**Exercise directions:** In the items below, turn the lines into a numbered list, omitting blank lines. Start at the line that contains "Going from furthest" and end after the line that contains "3. advertising banner, bbox=7 63 84 76".

Items on scene geometry
------------
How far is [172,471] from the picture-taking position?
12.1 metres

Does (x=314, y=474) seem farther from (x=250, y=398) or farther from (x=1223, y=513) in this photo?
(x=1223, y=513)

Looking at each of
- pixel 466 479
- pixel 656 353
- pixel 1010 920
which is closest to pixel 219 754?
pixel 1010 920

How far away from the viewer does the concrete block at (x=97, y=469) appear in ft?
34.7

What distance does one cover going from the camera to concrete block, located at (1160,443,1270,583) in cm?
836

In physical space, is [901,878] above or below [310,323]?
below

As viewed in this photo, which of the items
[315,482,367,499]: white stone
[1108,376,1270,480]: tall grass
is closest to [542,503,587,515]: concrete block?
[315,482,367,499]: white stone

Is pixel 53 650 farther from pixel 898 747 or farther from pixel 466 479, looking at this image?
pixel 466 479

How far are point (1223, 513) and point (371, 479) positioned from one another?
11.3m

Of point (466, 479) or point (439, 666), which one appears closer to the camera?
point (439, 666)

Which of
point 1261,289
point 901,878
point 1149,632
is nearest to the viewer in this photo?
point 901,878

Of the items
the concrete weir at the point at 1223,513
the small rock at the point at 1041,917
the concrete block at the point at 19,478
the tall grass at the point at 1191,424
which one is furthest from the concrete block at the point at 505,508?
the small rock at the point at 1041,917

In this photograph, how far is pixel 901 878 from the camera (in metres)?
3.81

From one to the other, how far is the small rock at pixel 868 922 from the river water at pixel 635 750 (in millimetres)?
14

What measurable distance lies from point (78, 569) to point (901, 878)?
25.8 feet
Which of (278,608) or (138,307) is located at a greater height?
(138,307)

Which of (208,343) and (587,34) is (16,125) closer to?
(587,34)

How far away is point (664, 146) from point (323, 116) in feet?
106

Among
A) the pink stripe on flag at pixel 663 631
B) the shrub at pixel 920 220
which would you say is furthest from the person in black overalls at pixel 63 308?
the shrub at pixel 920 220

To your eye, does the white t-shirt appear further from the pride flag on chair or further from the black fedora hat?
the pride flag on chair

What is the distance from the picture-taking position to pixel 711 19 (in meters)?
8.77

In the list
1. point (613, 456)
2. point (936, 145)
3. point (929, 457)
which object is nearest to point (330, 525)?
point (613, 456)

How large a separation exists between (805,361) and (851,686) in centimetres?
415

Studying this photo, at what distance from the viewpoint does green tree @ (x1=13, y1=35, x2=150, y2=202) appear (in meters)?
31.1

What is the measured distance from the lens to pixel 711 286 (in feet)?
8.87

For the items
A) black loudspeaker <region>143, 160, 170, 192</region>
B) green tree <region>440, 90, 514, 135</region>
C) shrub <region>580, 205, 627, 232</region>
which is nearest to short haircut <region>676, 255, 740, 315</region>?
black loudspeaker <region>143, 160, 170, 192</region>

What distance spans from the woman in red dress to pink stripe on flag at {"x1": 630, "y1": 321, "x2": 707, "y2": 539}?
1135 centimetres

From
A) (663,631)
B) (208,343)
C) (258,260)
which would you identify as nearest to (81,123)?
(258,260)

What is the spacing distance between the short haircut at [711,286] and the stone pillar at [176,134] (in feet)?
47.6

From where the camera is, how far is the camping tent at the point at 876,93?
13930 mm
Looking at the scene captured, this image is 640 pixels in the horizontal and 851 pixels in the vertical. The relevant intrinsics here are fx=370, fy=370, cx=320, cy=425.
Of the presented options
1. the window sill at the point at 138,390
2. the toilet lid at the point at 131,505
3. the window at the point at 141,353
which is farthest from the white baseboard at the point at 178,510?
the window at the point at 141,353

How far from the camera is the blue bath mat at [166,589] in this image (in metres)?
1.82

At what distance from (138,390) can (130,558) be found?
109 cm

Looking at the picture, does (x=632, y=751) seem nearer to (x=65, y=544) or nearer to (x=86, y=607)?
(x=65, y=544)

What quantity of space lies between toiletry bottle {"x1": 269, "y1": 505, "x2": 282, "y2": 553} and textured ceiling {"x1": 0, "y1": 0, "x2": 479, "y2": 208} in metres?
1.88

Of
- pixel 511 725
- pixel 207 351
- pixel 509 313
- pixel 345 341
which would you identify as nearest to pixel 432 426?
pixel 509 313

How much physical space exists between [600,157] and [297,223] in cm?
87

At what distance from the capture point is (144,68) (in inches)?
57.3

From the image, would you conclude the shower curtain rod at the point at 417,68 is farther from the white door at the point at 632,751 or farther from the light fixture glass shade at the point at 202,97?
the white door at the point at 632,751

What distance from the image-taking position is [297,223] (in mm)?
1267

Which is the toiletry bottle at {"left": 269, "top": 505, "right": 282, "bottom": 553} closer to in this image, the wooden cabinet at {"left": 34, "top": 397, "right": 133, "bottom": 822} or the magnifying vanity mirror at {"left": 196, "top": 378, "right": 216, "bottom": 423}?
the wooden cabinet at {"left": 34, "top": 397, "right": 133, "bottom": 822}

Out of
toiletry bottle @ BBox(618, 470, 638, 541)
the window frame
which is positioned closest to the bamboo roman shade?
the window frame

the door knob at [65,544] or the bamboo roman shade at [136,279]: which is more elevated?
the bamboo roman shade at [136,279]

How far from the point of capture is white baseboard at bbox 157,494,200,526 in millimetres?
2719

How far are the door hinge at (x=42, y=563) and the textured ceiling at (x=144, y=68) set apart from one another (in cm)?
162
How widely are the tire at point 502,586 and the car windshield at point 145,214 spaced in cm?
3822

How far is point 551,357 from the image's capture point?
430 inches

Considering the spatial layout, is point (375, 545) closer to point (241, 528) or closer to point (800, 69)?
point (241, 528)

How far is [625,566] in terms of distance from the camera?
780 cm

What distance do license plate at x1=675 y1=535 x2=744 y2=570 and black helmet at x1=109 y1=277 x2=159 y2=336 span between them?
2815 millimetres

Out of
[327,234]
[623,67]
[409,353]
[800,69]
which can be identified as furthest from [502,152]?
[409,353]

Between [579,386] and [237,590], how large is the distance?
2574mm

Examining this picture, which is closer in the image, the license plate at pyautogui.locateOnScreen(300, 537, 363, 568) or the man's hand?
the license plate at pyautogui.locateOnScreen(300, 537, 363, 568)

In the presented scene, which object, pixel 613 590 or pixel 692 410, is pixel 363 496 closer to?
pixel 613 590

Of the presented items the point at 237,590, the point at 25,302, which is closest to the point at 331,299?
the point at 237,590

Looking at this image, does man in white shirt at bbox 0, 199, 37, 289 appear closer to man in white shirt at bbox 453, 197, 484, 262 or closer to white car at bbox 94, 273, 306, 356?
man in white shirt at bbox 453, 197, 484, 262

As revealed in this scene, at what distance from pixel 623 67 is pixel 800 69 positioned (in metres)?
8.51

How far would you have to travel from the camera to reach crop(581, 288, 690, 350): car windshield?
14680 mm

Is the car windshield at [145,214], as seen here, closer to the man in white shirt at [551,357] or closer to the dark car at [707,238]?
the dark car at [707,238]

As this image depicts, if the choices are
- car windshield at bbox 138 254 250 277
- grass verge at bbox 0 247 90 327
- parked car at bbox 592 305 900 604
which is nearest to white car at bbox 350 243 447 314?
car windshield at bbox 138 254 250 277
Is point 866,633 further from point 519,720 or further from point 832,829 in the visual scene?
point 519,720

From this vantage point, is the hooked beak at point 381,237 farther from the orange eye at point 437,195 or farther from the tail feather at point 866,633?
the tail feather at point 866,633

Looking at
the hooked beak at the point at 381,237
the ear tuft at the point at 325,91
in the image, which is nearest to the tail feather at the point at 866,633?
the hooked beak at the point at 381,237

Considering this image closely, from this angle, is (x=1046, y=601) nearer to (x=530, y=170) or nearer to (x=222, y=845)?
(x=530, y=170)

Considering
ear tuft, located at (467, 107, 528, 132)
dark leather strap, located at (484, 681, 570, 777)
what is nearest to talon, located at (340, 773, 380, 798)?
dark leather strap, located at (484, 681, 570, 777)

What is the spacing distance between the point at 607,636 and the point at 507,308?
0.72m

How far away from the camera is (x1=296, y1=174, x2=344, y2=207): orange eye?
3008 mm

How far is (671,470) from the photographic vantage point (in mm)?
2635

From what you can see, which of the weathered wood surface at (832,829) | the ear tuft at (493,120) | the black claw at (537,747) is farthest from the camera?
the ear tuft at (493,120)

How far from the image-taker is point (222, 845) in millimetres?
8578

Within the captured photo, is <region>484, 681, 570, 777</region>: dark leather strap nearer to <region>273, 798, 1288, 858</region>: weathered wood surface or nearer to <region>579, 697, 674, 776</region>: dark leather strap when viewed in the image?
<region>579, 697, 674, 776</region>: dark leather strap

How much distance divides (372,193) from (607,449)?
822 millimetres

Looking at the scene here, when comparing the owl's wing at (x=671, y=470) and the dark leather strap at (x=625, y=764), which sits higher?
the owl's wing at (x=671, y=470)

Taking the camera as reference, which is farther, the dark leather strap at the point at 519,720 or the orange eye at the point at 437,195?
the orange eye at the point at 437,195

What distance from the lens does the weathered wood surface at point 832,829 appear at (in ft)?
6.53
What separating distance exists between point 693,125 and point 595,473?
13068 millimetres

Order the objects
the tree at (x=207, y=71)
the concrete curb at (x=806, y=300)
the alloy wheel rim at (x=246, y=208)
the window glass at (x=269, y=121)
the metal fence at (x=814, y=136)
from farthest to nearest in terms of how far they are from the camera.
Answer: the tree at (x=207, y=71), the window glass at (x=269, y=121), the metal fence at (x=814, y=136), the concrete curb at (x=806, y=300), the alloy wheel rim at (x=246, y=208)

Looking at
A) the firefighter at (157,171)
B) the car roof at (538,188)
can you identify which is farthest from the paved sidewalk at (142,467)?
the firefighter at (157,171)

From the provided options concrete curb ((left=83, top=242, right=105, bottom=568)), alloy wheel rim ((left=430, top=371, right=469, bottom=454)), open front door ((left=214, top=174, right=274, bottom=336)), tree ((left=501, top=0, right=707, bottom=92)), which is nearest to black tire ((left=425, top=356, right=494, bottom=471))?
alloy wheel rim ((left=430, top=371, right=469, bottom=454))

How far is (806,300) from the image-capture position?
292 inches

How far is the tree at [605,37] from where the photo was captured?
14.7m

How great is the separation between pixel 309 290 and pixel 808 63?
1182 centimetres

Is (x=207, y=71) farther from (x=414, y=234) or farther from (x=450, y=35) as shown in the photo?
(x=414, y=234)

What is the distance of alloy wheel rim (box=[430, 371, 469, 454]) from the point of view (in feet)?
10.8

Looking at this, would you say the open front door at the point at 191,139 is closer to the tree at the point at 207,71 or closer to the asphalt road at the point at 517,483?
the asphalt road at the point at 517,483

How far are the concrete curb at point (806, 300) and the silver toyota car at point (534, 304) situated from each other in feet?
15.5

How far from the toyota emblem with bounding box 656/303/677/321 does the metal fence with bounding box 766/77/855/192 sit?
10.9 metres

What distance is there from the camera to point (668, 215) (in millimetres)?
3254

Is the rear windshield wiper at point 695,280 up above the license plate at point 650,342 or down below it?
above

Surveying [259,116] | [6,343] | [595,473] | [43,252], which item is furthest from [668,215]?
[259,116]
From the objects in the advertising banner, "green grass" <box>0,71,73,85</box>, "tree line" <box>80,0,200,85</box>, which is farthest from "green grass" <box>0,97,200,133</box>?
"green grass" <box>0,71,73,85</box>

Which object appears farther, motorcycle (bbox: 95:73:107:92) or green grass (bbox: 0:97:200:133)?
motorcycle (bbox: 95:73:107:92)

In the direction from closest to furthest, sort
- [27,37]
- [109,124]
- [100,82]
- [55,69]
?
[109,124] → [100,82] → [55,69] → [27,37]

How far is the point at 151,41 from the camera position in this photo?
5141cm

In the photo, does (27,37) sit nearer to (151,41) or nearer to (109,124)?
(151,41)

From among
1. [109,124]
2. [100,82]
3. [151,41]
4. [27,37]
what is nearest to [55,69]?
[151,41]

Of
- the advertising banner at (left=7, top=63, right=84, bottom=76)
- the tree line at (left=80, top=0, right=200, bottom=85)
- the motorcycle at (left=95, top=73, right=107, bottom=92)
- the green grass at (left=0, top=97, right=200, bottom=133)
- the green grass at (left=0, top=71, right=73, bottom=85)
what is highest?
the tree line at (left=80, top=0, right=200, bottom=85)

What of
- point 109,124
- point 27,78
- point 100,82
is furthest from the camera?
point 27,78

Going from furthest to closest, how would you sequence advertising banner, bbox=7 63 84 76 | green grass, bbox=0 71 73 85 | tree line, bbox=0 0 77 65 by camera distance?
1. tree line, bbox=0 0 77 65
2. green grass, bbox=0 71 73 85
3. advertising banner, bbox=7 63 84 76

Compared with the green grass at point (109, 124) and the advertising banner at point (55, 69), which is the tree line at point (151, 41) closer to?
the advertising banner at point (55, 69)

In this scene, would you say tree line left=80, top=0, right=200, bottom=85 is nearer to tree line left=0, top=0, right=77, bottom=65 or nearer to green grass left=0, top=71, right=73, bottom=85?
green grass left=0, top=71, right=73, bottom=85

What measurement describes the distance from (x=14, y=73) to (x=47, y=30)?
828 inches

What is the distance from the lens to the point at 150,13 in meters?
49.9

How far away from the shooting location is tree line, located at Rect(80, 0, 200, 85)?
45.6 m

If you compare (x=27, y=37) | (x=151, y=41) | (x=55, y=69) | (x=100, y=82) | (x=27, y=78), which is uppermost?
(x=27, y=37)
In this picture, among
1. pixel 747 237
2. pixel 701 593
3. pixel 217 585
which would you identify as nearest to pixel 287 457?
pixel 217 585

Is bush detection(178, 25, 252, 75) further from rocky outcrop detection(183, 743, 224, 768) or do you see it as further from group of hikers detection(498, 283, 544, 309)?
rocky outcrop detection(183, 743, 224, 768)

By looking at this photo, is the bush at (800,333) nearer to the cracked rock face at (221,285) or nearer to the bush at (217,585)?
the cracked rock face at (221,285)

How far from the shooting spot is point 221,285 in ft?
------------
**Task output:**
1. Going from furthest to closest, how would you sequence advertising banner, bbox=7 63 84 76 | green grass, bbox=0 71 73 85 | tree line, bbox=0 0 77 65 by camera distance?
2. 1. tree line, bbox=0 0 77 65
3. 2. green grass, bbox=0 71 73 85
4. 3. advertising banner, bbox=7 63 84 76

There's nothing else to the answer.